U.S. lawmaker urges TSU graduates to help protect democracy and give back

NASHVILLE, Tenn. (TSU News Service) – United States Congressman Bennie G. Thompson, the man who led the congressional investigation into the January 6 attack on the U.S. Capitol, told Tennessee State University graduate school candidates to be aware of forces that are trying to change the course of democracy in the country by twisting facts and reality to suit their personal agendas.

President Glenda Glover and U.S. Congressman Bennie G. Thompson lead the procession at the spring graduate commencement in the Gentry Center Complex. (Photo by TSU Media Relations)

Before Congressman Thompson’s address in the Howard C. Gentry Complex, TSU President Glenda Glover congratulated the graduates, parents, relatives, and friends for their support. 

“I applaud you for having reached this milestone,” said Glover. “Today is only a steppingstone. We thank you. We salute you.”

 Thompson, a civil rights champion, who represents Mississippi’s Second Congressional District in the U.S. House of Representatives, was the keynote speaker at TSU’s graduate commencement. 

 Now serving his 15th term in Congress, Thompson reminded the graduates to make the best of their education and remember to give back to their institution to ensure its continued growth and success.

More than 200 graduate students received advance degrees in various disciplines. (Photo by TSU Media Relations)

 “So, for this institution and other historically black colleges and universities to survive in these turbulent times, you are going to have to support it,” he said. “Some of you will become doctors, lawyers, or whatever, but unless you understand what you are faced with right now and what you need to do in this country it is all for naught, because if graduates don’t come back and help, these institutions are in trouble.”

Marque Griggs, who received his Ph.D. in psychology, took Thompson’s message to heart.

Marque Griggs, who received his Ph.D. in psychology, says there are no shortcuts in working for equality. (Photo by Ramona Whitworth)

▶ [SOURCE INFORMATION]
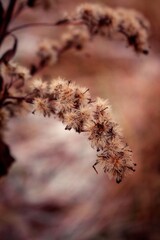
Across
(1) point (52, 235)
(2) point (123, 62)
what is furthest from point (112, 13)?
(2) point (123, 62)

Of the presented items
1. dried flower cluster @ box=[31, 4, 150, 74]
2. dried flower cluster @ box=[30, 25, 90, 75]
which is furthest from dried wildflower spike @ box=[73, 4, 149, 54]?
dried flower cluster @ box=[30, 25, 90, 75]

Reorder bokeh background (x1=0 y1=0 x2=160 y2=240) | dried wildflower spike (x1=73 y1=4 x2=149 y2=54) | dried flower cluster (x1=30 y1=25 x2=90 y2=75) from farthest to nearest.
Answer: bokeh background (x1=0 y1=0 x2=160 y2=240) → dried flower cluster (x1=30 y1=25 x2=90 y2=75) → dried wildflower spike (x1=73 y1=4 x2=149 y2=54)

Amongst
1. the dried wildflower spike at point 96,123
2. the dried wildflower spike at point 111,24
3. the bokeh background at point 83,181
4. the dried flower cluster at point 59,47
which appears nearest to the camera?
the dried wildflower spike at point 96,123

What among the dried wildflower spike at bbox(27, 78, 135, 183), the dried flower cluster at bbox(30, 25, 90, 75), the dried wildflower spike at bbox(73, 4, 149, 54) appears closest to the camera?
the dried wildflower spike at bbox(27, 78, 135, 183)

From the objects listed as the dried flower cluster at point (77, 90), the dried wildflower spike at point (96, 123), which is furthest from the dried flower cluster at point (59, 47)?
the dried wildflower spike at point (96, 123)

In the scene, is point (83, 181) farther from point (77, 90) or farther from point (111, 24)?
point (77, 90)

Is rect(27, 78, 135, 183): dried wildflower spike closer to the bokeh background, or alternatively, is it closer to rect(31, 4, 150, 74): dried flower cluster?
rect(31, 4, 150, 74): dried flower cluster

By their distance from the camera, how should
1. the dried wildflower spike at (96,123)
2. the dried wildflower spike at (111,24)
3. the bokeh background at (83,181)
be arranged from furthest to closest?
the bokeh background at (83,181), the dried wildflower spike at (111,24), the dried wildflower spike at (96,123)

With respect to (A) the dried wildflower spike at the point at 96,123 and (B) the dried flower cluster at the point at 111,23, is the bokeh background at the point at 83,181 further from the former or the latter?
(A) the dried wildflower spike at the point at 96,123
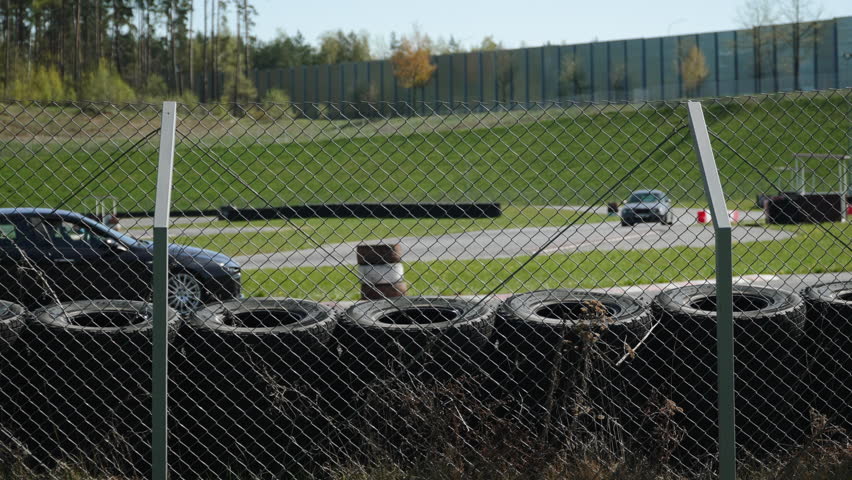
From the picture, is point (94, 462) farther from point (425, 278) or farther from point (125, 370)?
point (425, 278)

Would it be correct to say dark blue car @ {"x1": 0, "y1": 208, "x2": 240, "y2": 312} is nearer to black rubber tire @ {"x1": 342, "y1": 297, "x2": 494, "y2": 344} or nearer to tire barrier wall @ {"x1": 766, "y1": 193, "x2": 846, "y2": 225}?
black rubber tire @ {"x1": 342, "y1": 297, "x2": 494, "y2": 344}

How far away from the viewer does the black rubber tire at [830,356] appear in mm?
4285

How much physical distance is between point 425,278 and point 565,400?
8.74 metres

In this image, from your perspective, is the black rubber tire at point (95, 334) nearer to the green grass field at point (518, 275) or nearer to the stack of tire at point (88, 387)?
the stack of tire at point (88, 387)

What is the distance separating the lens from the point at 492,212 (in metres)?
25.8

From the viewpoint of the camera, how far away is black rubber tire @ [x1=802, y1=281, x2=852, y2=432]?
429 cm

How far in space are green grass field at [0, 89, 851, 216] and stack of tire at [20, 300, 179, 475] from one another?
0.76 m

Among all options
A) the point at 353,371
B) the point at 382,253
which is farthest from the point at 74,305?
the point at 382,253

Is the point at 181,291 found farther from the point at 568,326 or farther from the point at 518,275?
the point at 568,326

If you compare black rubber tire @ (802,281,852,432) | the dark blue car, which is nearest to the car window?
the dark blue car

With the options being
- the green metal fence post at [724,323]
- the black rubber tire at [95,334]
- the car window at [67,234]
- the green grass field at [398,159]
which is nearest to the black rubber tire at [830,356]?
the green grass field at [398,159]

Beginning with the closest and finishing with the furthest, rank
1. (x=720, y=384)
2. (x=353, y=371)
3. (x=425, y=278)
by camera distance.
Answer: (x=720, y=384) → (x=353, y=371) → (x=425, y=278)

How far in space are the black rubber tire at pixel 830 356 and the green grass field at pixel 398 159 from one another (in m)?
0.74

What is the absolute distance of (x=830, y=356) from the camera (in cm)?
431
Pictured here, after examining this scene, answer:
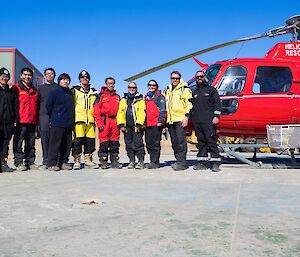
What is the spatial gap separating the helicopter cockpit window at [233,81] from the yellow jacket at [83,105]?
8.37 feet

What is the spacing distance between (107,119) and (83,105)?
54cm

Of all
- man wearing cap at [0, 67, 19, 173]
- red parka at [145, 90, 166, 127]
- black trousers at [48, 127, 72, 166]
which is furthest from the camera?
red parka at [145, 90, 166, 127]

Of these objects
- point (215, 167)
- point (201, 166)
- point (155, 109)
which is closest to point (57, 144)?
point (155, 109)

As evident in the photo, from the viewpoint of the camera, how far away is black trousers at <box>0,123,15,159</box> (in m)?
6.29

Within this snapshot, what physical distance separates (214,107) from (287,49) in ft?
7.85

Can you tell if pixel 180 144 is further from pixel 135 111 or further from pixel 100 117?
pixel 100 117

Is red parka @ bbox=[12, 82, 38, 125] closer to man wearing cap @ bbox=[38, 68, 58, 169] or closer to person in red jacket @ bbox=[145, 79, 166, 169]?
man wearing cap @ bbox=[38, 68, 58, 169]

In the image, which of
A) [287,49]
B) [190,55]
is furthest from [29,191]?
[287,49]

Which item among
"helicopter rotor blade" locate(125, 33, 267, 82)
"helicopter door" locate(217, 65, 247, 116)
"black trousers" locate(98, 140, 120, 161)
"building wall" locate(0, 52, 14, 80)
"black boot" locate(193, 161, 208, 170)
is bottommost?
"black boot" locate(193, 161, 208, 170)

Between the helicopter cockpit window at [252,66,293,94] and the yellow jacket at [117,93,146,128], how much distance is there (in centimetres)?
229

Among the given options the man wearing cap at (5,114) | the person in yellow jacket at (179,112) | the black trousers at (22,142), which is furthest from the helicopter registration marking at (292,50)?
the man wearing cap at (5,114)

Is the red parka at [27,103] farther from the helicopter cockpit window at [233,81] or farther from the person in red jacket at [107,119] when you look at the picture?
the helicopter cockpit window at [233,81]

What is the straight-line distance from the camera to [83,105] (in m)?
6.71

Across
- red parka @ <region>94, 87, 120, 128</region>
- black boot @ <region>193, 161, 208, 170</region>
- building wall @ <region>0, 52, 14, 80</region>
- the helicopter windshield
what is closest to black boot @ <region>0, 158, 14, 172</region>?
red parka @ <region>94, 87, 120, 128</region>
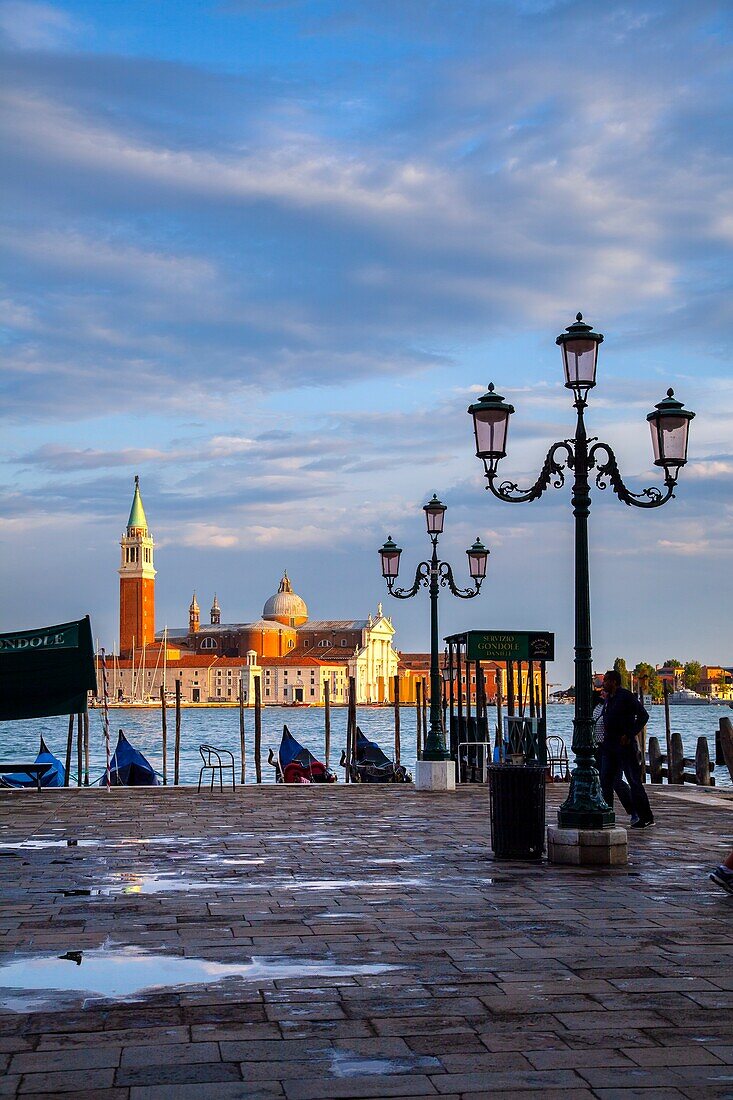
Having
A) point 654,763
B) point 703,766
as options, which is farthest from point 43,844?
point 654,763

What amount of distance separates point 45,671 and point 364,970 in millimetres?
Result: 12744

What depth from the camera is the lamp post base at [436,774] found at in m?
18.2

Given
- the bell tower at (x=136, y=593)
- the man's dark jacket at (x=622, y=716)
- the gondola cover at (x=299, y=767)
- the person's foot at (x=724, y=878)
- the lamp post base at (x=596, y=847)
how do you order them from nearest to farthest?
the person's foot at (x=724, y=878)
the lamp post base at (x=596, y=847)
the man's dark jacket at (x=622, y=716)
the gondola cover at (x=299, y=767)
the bell tower at (x=136, y=593)

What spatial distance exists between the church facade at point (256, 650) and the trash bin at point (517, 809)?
456 ft

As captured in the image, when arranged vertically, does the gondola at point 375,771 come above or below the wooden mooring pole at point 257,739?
below

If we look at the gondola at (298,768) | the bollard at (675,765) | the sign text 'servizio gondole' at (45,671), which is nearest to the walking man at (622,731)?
the sign text 'servizio gondole' at (45,671)

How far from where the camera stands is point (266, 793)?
59.7 ft

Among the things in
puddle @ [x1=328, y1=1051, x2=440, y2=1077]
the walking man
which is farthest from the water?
puddle @ [x1=328, y1=1051, x2=440, y2=1077]

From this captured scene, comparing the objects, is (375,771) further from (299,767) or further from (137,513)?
(137,513)

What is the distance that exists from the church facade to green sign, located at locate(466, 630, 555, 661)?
13010cm

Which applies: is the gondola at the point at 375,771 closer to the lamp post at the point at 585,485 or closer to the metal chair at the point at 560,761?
the metal chair at the point at 560,761

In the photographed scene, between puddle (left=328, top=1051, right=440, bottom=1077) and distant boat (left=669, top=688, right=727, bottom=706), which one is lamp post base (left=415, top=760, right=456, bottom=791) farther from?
distant boat (left=669, top=688, right=727, bottom=706)

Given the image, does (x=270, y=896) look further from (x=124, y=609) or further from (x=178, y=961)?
(x=124, y=609)

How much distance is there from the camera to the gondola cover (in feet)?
90.8
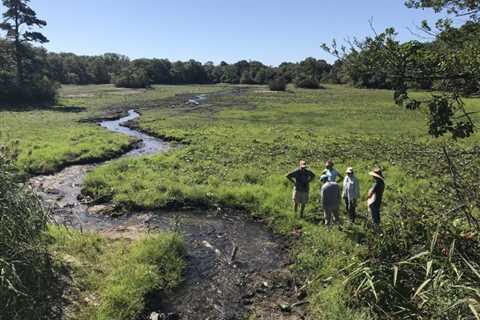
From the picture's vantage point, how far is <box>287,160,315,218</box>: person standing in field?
50.8 feet

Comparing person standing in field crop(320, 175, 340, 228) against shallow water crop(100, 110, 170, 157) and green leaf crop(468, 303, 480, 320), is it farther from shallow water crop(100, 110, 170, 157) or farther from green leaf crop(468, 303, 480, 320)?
shallow water crop(100, 110, 170, 157)

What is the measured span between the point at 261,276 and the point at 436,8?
8.07 meters

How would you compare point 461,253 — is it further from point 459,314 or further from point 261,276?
point 261,276

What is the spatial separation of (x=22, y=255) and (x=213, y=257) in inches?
241

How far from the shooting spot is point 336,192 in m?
14.1

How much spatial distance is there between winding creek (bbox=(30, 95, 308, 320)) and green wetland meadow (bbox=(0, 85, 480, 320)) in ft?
1.51

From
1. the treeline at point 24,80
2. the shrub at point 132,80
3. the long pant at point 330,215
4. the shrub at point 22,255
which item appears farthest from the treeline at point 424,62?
the shrub at point 132,80

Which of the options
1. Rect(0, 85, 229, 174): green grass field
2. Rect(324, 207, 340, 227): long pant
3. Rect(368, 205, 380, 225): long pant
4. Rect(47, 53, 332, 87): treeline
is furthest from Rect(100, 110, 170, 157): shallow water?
Rect(47, 53, 332, 87): treeline

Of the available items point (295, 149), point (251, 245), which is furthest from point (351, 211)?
point (295, 149)

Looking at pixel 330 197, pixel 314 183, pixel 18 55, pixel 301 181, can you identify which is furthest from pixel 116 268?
pixel 18 55

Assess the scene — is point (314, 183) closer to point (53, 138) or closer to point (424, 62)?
point (424, 62)

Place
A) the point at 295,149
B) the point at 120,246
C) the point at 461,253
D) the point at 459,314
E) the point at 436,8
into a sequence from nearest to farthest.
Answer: the point at 459,314
the point at 436,8
the point at 461,253
the point at 120,246
the point at 295,149

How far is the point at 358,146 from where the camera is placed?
31.3 m

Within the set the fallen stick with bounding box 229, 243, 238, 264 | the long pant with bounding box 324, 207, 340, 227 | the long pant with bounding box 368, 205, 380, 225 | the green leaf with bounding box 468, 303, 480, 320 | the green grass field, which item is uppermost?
the green leaf with bounding box 468, 303, 480, 320
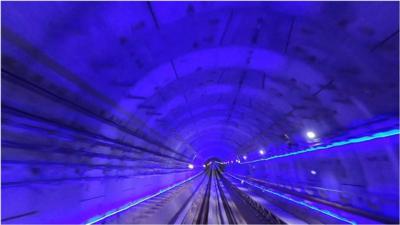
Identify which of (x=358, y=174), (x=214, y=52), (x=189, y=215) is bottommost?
(x=189, y=215)

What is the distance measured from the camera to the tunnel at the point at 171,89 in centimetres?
411

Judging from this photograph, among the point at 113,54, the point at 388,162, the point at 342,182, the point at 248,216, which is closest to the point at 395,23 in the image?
the point at 388,162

▶ [TASK OBJECTIVE]
Decide whether each statement agrees with the commencement article, answering yes or no and quoting the words that decide it: (a) Thompson represents Mississippi's Second Congressional District; (b) Thompson is serving his tenth term in Congress; (c) fewer than 100 graduate students received degrees. Use only the commencement article as your source.

▶ [EXERCISE RESPONSE]
(a) Yes: "who represents Mississippi’s Second Congressional District in the U.S. House of Representatives"
(b) No: "Now serving his 15th term in Congress"
(c) No: "More than 200 graduate students"